5-11 January 2018 #891

Remittance slump

Ramesh Kumar in Himal Khabarpatrika, 31 Dec 2017-1 Jan 2018

During all these years of political instability, Nepal’s leaders were able to keep wrangling for control without having to address economic problems.

No longer.

As the Left Alliance prepares to form the new government, there are signs that the engine of the economy is failing. The Nepal Rastra Bank (NRB) has just released scary statistics, warning that the remittance-driven economy is collapsing and Nepalis might be pushed further into poverty.

In the first four months of this fiscal year, the volume of remittance received by Nepal decreased 1.4% compared with the corresponding period last year. Because remittance makes up nearly one-third of the GDP, even a small decline could have severe impacts on the economy.

There were signs of distress as early as 2015, when the number of outbound migrant workers began to fall, and remittance growth slowed. But this year, the volume of remittance itself has declined.

“Remittance growth has already reached a saturation point, and it can no longer sustain our economy,” says Nar Bahadur Thapa, Chief of the NRB’s research department.

Gulf countries, mired in a serious political crisis that threatens to escalate into a war, are not hiring as many migrant workers as they were until a couple of years ago.

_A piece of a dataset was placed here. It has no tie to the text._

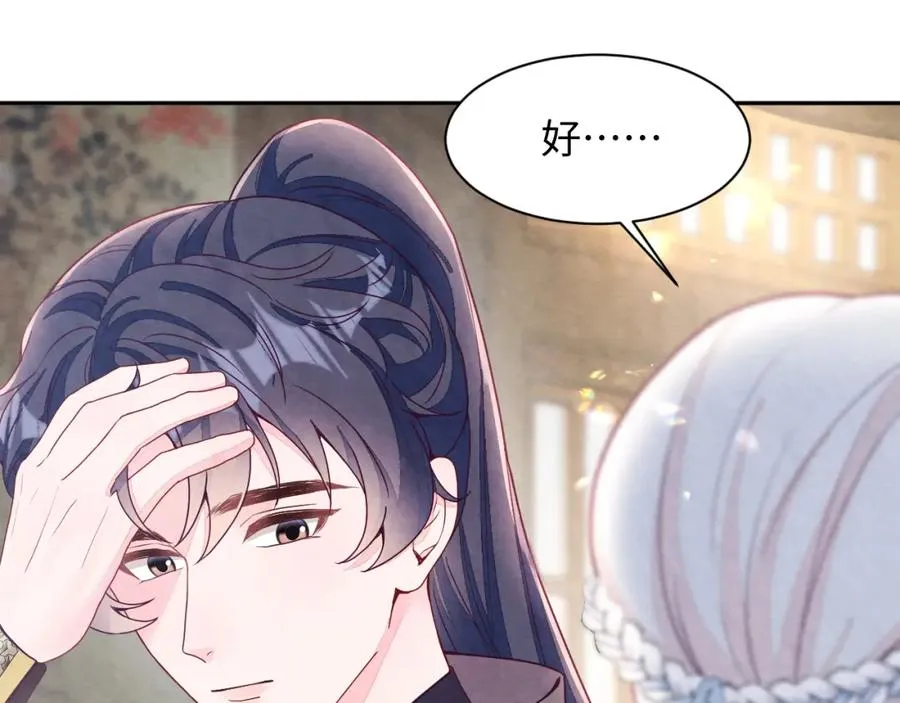 第7话 糟糕的对手戏 第70页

Although the number of Nepalis who went overseas for employment in the first four months of this fiscal year fell by just 1% over the same period last year, the numbers of Nepali workers migrating to Qatar and Saudi Arabia have declined drastically: 23.58% and 49.98% respectively.

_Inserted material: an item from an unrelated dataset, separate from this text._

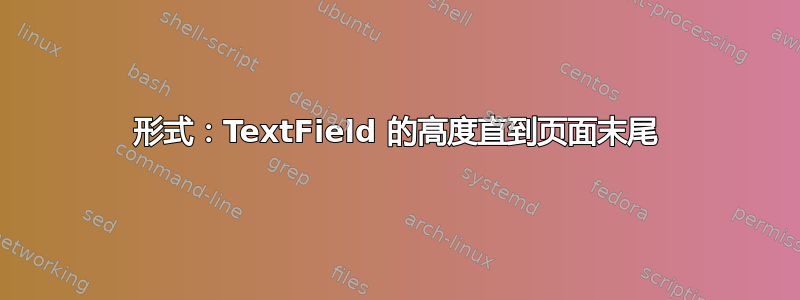 形式：TextField 的高度直到页面末尾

After Qatar won the bid to host the FIFA World Cup in 2022, it needed a huge labour force to build stadiums, roads, hotels and other infrastructure. As a result, Qatar emerged as the topmost labour destination for Nepali workers.

However, after a Saudi Arabia-led coalition of West Asian countries began to blockade Qatar last year, the emirate is in trouble. Ram Prasad Bhantana of Nepal Association of Foreign Employment Agencies (NAFEA) says: “We hear that many Nepalis working in Qatar have not received salaries for months.”

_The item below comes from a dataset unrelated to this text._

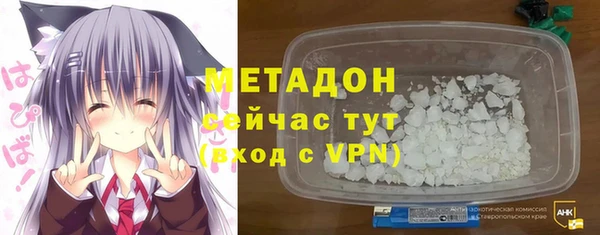 не бодяженный Михайлов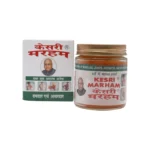 KESRI MALAM - 100 GM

Saudi Arabia itself is facing an economic slowdown mainly because of a fall in global gas and oil prices. So are other Arab countries where Nepalis work. Malaysia, the only country outside of the Gulf that hires thousands of Nepali migrant workers every year, is now relying more on Bangladeshi workers.

The NRB has already begun to witness impacts of the remittance slump on the country’s cash reserve and balance of payment. Soon, Nepalis’ purchasing power will decline, and the government will have to deal with a dramatic rise in unemployment.